**DATASET ENTRIES:**
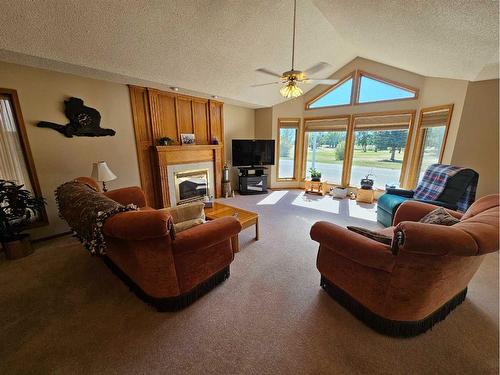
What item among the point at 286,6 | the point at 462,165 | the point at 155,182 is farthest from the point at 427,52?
the point at 155,182

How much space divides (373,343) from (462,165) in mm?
3222

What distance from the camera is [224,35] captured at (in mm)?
2658

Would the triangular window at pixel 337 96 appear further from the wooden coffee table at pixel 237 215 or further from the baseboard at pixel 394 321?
the baseboard at pixel 394 321

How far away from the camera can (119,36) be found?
227 centimetres

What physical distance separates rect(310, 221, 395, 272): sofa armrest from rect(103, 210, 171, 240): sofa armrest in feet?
3.92

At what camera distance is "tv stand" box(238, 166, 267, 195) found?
5.37 meters

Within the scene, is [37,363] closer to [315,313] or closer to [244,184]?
[315,313]

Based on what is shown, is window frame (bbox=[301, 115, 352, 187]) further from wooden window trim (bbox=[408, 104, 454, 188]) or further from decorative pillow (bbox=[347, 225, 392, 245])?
decorative pillow (bbox=[347, 225, 392, 245])

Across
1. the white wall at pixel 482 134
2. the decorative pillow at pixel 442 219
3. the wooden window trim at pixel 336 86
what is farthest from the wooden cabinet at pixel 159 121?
the white wall at pixel 482 134

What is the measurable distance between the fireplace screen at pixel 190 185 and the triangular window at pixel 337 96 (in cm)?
346

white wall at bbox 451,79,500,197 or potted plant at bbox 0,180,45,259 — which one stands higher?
white wall at bbox 451,79,500,197

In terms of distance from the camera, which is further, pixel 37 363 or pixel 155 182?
pixel 155 182

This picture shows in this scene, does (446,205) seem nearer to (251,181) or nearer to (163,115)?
(251,181)

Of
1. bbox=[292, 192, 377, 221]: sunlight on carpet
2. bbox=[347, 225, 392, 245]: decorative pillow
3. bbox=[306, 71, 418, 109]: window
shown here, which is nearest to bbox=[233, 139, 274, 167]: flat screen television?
bbox=[292, 192, 377, 221]: sunlight on carpet
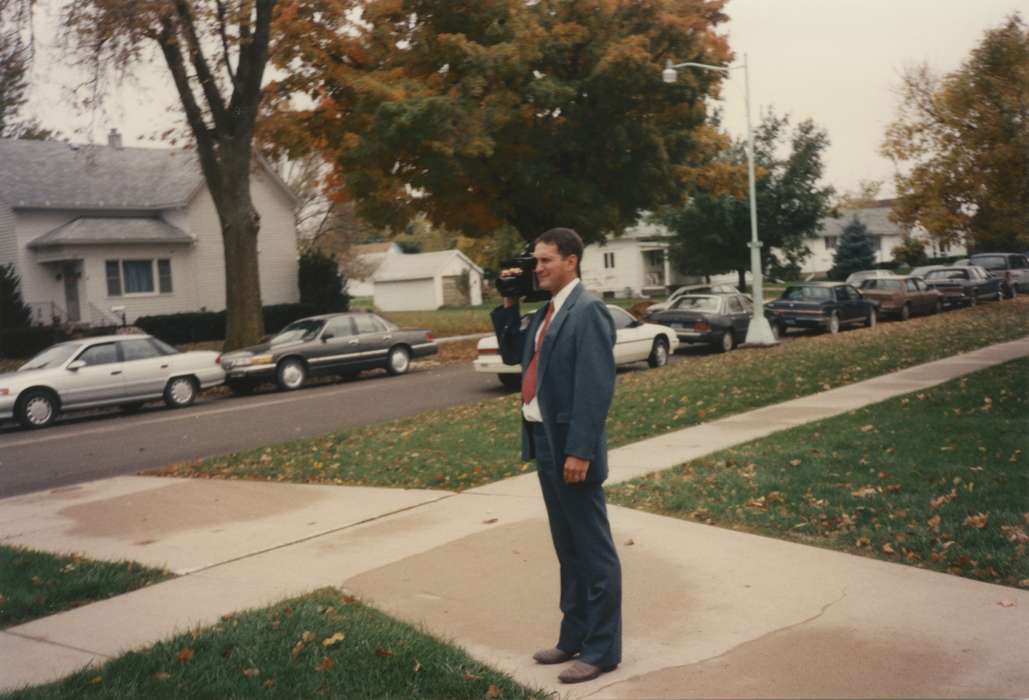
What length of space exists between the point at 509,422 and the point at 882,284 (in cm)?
2396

**OBJECTIVE:**
Recast the items above, from the line containing "How far away" through the end of the items, as a Markdown table with columns Row and Line, giving each non-blank line its own numbered row. Omit the blank lines and the pictures.

**ANSWER TO THIS PROBLEM:**
| Row | Line |
|---|---|
| 1 | How far away from the camera can (119,36) be found? |
| 2 | 227 centimetres |
| 3 | What physical distance separates rect(310, 221, 395, 272): sofa armrest from rect(103, 210, 171, 240): sofa armrest in feet? |
| 4 | 3.92 |
| 5 | At what camera distance is "tv stand" box(238, 166, 267, 195) found? |
| 6 | 5.37 meters |
| 7 | Within the scene, is [37,363] closer to [315,313] or closer to [244,184]? |
| 8 | [315,313] |
| 9 | Based on what is shown, is window frame (bbox=[301, 115, 352, 187]) further from wooden window trim (bbox=[408, 104, 454, 188]) or further from decorative pillow (bbox=[347, 225, 392, 245])? |
| 10 | decorative pillow (bbox=[347, 225, 392, 245]) |
| 11 | Across |
| 12 | 1. the white wall at pixel 482 134 |
| 13 | 2. the decorative pillow at pixel 442 219 |
| 14 | 3. the wooden window trim at pixel 336 86 |
| 15 | what is farthest from the wooden cabinet at pixel 159 121? |
| 16 | the white wall at pixel 482 134 |
| 17 | What is the measurable distance between the fireplace screen at pixel 190 185 and the triangular window at pixel 337 96 (in cm)? |
| 18 | 346 |
| 19 | white wall at bbox 451,79,500,197 or potted plant at bbox 0,180,45,259 — which one stands higher? |
| 20 | white wall at bbox 451,79,500,197 |
| 21 | In terms of distance from the camera, which is further, pixel 37 363 or pixel 155 182? |
| 22 | pixel 155 182 |
| 23 | This picture shows in this scene, does (446,205) seem nearer to (251,181) or nearer to (163,115)? |
| 24 | (251,181) |
| 25 | Of |
| 26 | 1. bbox=[292, 192, 377, 221]: sunlight on carpet |
| 27 | 2. bbox=[347, 225, 392, 245]: decorative pillow |
| 28 | 3. bbox=[306, 71, 418, 109]: window |
| 29 | shown here, which is nearest to bbox=[233, 139, 274, 167]: flat screen television? |
| 30 | bbox=[292, 192, 377, 221]: sunlight on carpet |
| 31 | What length of space exists between the point at 509,422 and the point at 882,284 (in cm)? |
| 32 | 2396 |